Brighton and Hove illustrates how local activists have continued to organise – in an even more innovative and effective way than before. On Thursday 21 July, the week following the CLP’s suspension, the local Momentum group organised a mass meeting. More than 200 people showed up, with the mood defiant and pumped up.  Rather than listen to speeches, the room then became a road test for a new "campaign meetup", a more modestly titled version of the "barnstorms" used by the Bernie Sanders campaign. Activists broke up into small groups to discuss the strategy of the campaign and then even smaller groups to organise action on a very local level. By the end of the night, 20 phonebanking sessions had been planned at a branch level over the following week. 

In the past, organising inside the Labour Party was seen as a slightly cloak and dagger affair. When the Labour Party bureaucracy expelled leftwing activists in past decades, many on went further underground, organising in semi-secrecy. Now, Momentum is doing the exact opposite. 

The emphasis of the Corbyn campaign is on making its strategy, volunteer hubs and events listings as open and accessible as possible. Interactive maps will allow local activists to advertise hundreds of events, and then contact people in their area. When they gather to phonebank in they will be using a custom-built web app which will enable tens of thousands of callers to ring hundreds of thousands of numbers, from wherever they are.

As Momentum has learned to its cost, there is a trade-off between a campaign’s openness and its ability to stage manage events. But in the new politics of the Labour party, in which both the numbers of interested people and the capacity to connect with them directly are increasing exponentially, there is simply no contest. In order to win the next general election, Labour will have to master these tactics on a much bigger scale. The leadership election is the road test. 

Even many moderates seem to accept that the days of simply triangulating towards the centre and getting cozy with the Murdoch press are over. Labour needs to reach people and communities directly with an ambitious digital strategy and an army of self-organising activists. It is this kind of mass politics that delivered a "no" vote in Greece’s referendum on the terms of the Eurozone bailout last summer – defying pretty much the whole of the media, business and political establishment. 

The problem for Corbyn's challenger, Owen Smith, is that many of his backers have an open problem with this type of mass politics. Rather than investigate allegations of abuse, they have supported the suspension of CLPs. Rather than seeing the heightened emotions that come with mass mobilisations as side-effects which needs to be controlled, they have sought to joins unconnected acts of harassment, in order to smear Jeremy Corbyn. The MP Ben Bradshaw has even seemed to accuse Momentum of organising a conspiracy to physically attack Labour MPs.

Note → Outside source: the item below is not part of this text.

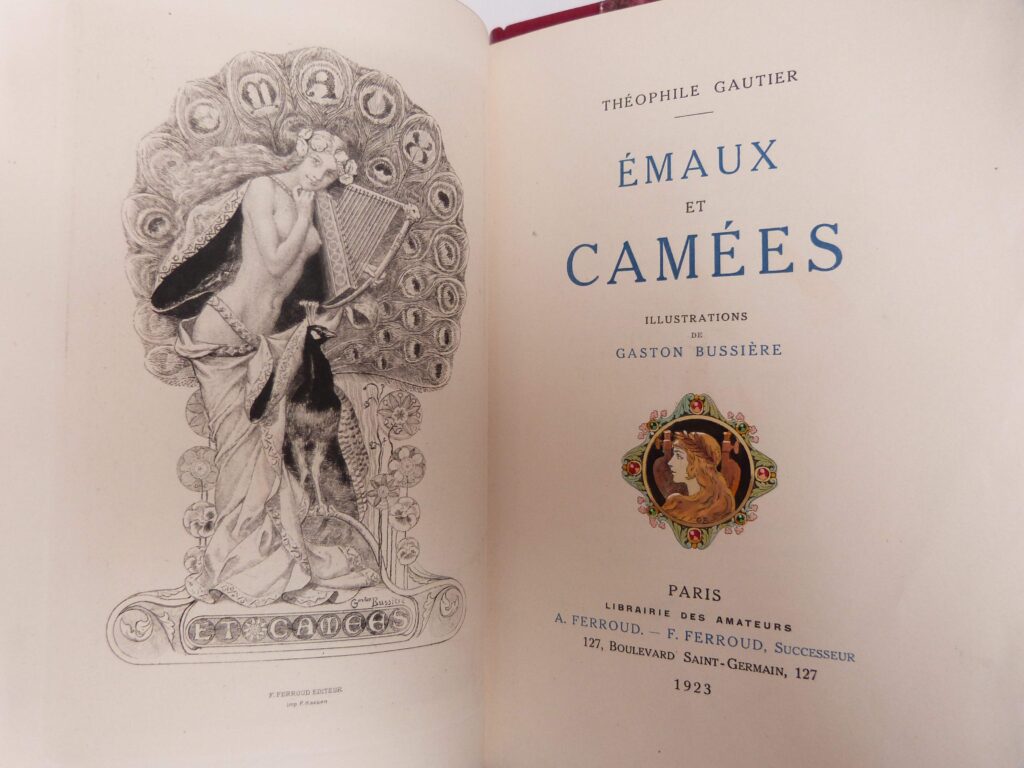 Émaux et Camées - Recueil de 37 poèmes publié en 1852, Émaux et camées est le sommet de l'art poétique de Théophile Gautier. La plupart des textes qui le constituent sont octosyllabiques.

The real conspiracy is much bigger than that. Hundreds of thousands of people are arriving, enthusiastic and determined, into the Labour party. These people, and their ability to convince the communities of which they are a part, threaten Britain’s political equilibrium, both the Conservatives and the Labour establishment. When the greatest hope for Labour becomes your greatest nightmare, you have good call to feel alarmed.